The Release Manager, a quiet coder named , pulled out the sacred document: Python 3.13.1 Release Notes .

The clock tower froze. The light show stuttered. A cold panic spread through the town square. python 3.13.1 release notes

Elara spoke for the first time that night, her new REPL echoing across the square: The Release Manager, a quiet coder named ,

Elara tried to roll back. But her heart—the global interpreter lock—was still a single thread of execution. She couldn’t fix herself while running. A cold panic spread through the town square

>>> import time >>> since_last_crash = time.time() - startup_time >>> print(f"Uptime: {since_last_crash:.1f} seconds. Gala saved.") Uptime: 0.0 seconds. Gala saved. Everyone laughed.

In the frozen city of PyTown, the annual Winter Solstice Gala was hours away.

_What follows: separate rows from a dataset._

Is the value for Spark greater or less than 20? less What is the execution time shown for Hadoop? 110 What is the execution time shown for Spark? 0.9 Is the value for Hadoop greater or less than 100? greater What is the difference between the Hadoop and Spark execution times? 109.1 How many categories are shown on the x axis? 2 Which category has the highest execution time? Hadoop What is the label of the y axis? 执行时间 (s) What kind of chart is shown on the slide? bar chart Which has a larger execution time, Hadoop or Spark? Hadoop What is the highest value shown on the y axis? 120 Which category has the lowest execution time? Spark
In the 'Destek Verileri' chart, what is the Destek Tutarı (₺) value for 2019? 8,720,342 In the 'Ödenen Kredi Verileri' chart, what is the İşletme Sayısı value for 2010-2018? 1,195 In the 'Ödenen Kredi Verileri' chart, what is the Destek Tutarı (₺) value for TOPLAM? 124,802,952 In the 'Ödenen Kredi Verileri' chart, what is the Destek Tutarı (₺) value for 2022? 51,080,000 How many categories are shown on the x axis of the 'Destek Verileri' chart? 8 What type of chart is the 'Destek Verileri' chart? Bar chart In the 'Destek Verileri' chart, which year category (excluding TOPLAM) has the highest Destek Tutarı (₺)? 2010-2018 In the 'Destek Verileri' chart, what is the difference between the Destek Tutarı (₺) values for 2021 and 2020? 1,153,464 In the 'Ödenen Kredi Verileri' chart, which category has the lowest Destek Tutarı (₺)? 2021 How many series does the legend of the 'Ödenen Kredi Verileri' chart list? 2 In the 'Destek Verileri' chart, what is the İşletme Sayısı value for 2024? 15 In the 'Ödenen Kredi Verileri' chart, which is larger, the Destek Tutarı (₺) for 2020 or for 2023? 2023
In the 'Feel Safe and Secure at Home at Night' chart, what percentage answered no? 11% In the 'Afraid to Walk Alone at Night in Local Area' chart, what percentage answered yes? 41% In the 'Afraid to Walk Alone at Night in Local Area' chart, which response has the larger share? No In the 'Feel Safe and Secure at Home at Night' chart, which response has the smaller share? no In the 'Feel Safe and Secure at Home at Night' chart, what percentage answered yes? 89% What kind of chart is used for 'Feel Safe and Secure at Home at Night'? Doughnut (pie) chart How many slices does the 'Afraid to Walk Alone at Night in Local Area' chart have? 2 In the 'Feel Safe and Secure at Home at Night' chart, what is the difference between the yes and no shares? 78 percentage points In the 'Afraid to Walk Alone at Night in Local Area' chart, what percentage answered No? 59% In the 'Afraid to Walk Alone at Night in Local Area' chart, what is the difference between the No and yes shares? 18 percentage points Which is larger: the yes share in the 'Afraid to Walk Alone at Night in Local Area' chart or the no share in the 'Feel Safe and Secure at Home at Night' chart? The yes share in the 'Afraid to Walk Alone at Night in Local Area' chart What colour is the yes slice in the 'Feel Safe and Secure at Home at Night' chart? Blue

The entire town ran on a single, elegant Python 3.13.0 interpreter named .

The Release Notes ended with a quiet line Sam smiled at: "Please test third-party applications with this release." But the citizens of PyTown didn’t need to. They just danced under the fixed lights, knowing that 3.13.1 was the smallest, bravest hero of winter—a patch that saved Christmas without anyone ever knowing it was broken. Read the patch notes. Sometimes the tiniest .1 release contains the courage to fix what you didn’t know was failing.